Al final de sus días, Maupassant era tachado por la prensa sensacionalista como el cuentista loco: él, como tantos hombres del siglo XIX, contrajo sífilis, ésta comenzó a manifestársele en 1880 y arremetió contra su estabilidad mental hacia 1891, época en la que los periódicos referían su internamiento en una clínica mental a la vez que acompañaban las notas con los relatos El miedo (1882) o El Horla (1887), en los que se preciaban de reconocer los signos incipientes de su decadencia espiritual. Este mito del cuentista loco se aderezó con la adicción de Maupassant al éter y, más tarde, con su intento de darse un fatal desenlace: el suicidio, augurado presuntamente en El Horla, pues su protagonista busca el mismo final, según lse lee en la última entrada de su diario. Pero no hay que dejar de lado que en la literatura de mediados y finales del XIX había un entusiasmo particular hacia temas como los trastornos mentales, lo sobrenatural y lo terrorífico: E. T. A. Hoffman, Edgar Allan Poe, Mary Shelley, Bram Stoker o el propio Honoré de Balzac dan cuenta de esto. Escritor trastornado u hombre de su tiempo, Guy de Maupassant como tantas otras plumas célebres no escapa al rigor de los lugares comunes.

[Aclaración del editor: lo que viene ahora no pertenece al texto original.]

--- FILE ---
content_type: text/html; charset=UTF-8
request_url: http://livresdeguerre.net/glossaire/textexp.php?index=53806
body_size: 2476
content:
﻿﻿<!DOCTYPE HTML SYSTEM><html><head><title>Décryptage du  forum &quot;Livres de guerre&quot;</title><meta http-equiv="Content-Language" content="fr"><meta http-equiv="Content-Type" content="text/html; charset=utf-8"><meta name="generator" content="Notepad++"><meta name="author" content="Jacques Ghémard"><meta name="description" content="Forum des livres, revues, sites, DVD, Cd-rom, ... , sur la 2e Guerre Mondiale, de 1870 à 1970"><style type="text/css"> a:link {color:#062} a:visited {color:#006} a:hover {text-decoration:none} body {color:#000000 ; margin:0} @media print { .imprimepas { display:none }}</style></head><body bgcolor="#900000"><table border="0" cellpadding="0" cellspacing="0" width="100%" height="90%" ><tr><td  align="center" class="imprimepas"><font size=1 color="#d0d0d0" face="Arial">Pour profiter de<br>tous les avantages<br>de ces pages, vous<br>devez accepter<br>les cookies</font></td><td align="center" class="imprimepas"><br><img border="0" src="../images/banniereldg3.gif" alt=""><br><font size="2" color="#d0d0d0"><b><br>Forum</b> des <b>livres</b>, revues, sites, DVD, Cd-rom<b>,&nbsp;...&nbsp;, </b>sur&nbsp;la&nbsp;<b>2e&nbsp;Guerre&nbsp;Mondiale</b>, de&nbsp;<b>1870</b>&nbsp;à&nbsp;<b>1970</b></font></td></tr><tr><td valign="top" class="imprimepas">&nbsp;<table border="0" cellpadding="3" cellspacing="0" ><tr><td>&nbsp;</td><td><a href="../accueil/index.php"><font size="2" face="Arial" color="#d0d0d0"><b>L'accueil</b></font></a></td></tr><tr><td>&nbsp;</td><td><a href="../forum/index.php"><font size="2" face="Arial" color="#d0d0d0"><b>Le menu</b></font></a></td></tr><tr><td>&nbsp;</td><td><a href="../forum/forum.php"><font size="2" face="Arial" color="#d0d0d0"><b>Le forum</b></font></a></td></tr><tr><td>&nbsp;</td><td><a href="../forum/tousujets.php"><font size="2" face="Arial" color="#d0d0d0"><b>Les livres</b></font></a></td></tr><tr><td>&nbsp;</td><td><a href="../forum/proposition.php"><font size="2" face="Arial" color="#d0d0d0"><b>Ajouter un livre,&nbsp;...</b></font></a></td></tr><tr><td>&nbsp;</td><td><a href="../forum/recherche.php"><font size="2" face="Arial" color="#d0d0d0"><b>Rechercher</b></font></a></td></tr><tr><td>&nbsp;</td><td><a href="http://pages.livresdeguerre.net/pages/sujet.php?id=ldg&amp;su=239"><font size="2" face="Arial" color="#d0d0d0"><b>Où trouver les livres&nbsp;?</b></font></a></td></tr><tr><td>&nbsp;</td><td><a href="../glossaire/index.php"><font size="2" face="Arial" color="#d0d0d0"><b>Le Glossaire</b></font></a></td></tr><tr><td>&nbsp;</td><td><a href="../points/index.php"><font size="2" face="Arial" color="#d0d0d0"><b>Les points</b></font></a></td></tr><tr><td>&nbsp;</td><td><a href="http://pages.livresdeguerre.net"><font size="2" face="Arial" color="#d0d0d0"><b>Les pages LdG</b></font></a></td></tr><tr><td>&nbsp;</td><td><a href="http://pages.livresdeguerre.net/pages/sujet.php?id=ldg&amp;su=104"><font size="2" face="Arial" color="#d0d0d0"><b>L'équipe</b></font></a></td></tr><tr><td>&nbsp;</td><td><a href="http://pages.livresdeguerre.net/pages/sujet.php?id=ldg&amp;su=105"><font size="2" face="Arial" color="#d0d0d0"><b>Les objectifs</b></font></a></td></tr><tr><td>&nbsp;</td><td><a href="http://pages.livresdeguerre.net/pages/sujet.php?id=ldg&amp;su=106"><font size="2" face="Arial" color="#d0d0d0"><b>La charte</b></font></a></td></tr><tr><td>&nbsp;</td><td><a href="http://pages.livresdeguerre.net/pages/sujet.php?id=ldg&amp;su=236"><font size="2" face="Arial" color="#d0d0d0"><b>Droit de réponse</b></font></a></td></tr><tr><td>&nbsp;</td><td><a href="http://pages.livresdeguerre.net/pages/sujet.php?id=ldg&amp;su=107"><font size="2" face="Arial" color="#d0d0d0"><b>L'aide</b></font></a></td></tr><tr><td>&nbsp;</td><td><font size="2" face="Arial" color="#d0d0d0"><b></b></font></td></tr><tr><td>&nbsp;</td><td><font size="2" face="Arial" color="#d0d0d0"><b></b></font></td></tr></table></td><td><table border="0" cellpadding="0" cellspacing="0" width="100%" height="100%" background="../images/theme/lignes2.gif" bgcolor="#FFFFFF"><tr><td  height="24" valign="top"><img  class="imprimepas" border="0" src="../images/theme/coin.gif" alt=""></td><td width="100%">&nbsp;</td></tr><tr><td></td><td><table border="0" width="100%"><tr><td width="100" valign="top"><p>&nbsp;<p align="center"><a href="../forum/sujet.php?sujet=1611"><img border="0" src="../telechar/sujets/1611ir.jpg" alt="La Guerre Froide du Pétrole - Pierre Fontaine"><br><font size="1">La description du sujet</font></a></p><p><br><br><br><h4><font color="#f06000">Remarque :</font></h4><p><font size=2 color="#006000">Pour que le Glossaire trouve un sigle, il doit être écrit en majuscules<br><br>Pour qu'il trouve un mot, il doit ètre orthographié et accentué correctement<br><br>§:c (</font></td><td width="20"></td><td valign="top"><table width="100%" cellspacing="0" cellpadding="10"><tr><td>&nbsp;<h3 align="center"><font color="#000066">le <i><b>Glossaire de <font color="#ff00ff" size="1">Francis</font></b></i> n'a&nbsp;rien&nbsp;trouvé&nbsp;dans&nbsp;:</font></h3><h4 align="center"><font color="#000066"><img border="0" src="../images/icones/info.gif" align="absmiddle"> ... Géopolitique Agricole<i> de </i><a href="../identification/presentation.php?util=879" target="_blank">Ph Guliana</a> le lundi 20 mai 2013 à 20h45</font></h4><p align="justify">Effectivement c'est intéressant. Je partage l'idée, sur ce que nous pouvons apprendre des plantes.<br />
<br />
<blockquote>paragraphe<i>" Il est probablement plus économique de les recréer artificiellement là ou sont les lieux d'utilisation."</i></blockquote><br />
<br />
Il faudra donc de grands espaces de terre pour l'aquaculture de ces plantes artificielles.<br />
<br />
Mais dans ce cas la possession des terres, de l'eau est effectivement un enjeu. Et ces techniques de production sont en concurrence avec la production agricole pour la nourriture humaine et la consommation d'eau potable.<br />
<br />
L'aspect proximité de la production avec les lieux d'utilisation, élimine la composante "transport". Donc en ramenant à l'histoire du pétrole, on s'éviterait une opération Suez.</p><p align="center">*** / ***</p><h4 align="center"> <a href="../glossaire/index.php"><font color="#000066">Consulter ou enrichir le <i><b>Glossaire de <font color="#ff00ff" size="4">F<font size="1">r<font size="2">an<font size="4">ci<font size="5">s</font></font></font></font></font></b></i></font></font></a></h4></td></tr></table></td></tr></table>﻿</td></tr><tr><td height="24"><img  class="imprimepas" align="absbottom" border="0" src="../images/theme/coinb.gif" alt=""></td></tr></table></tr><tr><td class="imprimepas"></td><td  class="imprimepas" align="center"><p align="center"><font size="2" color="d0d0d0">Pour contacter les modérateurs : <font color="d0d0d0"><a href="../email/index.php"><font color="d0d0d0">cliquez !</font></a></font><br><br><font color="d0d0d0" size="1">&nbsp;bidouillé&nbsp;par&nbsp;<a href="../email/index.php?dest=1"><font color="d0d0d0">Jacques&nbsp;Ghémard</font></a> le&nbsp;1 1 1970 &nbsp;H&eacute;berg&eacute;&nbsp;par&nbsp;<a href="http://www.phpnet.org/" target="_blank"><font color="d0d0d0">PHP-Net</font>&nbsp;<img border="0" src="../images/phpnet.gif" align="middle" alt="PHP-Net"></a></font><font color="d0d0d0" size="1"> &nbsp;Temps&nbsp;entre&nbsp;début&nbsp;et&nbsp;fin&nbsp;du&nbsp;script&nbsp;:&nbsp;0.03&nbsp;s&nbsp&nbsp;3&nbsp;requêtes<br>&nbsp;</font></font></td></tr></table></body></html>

A la turbación que sigue tras terminar aquel diario sobreviene la pregunta: ¿qué es el Horla?, ¿qué significa su nombre? Y aparecen múltiples interpretaciones: hay quien dice que la palabra deriva del genitivo orla, del ruso oriol, que significa águila; otros aducen que se trata de un anagrama del apodo del médico de Maupassant, Cazalis, que era Lahor; también hay quienes reconocen su origen en el término normando horsain, que quiere decir extranjero; también se sugiere otro anagrama, del francés chólera; o que la palabra sencillamente proviene del patronímico Horlaville, común en Normandía… De todas, la más sugerente es la que señala una equivalencia fonética entre Horla y el francés hors-là, que significa allí afuera y que bien podría referir tanto a aquella presencia siniestra como al hecho de que el protagonista está fuera de sí: al final, aquel ente termina invadiendo su mente y su cuerpo, el hombre poseso llega al punto de no diferenciar entre sí mismo y el Horla; locura o el aborrecible encuentro consigo mismo, la insoportable carga de descubrirse otro, ajeno a sí mismo, pero condenado a no poder huir, de sí mismo no hay escapatoria: Después del hombre, el Horla.